LISTED RECORDS:

□ □ □ □ □

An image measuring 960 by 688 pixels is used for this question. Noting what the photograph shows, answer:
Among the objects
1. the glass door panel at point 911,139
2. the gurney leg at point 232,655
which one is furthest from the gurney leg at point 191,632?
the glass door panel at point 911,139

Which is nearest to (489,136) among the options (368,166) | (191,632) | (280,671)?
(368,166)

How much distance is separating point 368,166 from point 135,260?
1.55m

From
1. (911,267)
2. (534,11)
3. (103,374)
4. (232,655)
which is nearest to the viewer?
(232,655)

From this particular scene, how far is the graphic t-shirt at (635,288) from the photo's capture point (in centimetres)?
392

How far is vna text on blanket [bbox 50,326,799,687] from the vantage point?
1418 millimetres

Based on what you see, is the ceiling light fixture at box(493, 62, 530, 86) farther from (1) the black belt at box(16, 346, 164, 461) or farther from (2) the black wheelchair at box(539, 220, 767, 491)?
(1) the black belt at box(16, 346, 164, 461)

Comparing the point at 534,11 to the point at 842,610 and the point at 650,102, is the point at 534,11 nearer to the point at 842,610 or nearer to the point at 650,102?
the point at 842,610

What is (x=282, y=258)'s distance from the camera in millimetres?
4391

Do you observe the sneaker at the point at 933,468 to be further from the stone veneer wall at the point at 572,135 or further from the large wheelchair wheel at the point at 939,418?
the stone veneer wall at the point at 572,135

□ □ □ □ □

TO DO: Beginning at the line that holds "Which is nearest to (489,136)", reproduce each line of the records above down to and including the last one.

REPLY:
Which is nearest to (489,136) among the options (368,166) | (191,632) | (280,671)?
(368,166)

How much distance is separating point 368,166 from point 135,260?
1.55m

From
1. (911,267)
2. (534,11)
3. (103,374)
4. (232,655)
which is nearest to the viewer?
(232,655)

From this particular scene, how far is the graphic t-shirt at (635,288) from the photo's capture point (in centimetres)?
392

How far is vna text on blanket [bbox 50,326,799,687] from the vantage point?
1418 millimetres

Based on what you see, is the ceiling light fixture at box(493, 62, 530, 86) farther from (1) the black belt at box(16, 346, 164, 461) or farther from (2) the black wheelchair at box(539, 220, 767, 491)?
(1) the black belt at box(16, 346, 164, 461)

Comparing the point at 534,11 to the point at 842,610 and the point at 650,102, is the point at 534,11 nearer to the point at 842,610 or nearer to the point at 650,102?
the point at 842,610

What is (x=282, y=258)'s distance from the camera in millimetres?
4391

Do you observe the sneaker at the point at 933,468 to be further from the stone veneer wall at the point at 572,135 or further from the large wheelchair wheel at the point at 939,418?
the stone veneer wall at the point at 572,135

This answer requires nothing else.